Segment Start: SUPPLIED MATERIAL
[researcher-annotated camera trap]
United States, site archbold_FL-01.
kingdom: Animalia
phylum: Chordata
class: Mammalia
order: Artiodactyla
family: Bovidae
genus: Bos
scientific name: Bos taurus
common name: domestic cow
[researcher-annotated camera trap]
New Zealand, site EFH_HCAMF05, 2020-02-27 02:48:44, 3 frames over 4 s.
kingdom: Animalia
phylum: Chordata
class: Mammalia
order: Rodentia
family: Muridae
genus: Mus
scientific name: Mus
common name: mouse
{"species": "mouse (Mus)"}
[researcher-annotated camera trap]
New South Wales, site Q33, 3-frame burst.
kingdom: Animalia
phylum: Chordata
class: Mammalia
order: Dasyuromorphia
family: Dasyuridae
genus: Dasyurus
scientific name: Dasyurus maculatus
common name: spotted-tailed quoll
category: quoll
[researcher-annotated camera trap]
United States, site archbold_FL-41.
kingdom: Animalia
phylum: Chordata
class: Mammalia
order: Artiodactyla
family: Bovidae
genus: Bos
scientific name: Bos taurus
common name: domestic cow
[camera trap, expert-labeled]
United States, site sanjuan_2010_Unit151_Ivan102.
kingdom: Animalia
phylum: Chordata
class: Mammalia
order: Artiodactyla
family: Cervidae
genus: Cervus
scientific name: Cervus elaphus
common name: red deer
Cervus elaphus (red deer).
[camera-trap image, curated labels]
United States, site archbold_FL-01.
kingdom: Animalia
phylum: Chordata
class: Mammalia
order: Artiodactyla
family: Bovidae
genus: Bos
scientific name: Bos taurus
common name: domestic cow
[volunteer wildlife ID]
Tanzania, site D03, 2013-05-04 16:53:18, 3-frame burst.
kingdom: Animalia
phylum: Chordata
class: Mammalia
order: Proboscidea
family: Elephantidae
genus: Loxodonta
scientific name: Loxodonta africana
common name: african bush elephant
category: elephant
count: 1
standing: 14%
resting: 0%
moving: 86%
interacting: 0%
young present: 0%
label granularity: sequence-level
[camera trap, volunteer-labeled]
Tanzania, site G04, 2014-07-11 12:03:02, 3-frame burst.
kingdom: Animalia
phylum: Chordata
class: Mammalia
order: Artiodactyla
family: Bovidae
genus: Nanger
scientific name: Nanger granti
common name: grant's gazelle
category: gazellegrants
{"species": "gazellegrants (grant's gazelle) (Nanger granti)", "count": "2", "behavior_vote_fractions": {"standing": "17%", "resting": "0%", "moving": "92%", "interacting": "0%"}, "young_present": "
Segment End: SUPPLIED MATERIAL
Set down precisely the lines above between the line holding "order: Proboscidea" and the line holding "label granularity: sequence-level", inclusive, and nothing beyond them.

▶ _SOLUTION TO THIS TASK_:
order: Proboscidea
family: Elephantidae
genus: Loxodonta
scientific name: Loxodonta africana
common name: african bush elephant
category: elephant
count: 1
standing: 14%
resting: 0%
moving: 86%
interacting: 0%
young present: 0%
label granularity: sequence-level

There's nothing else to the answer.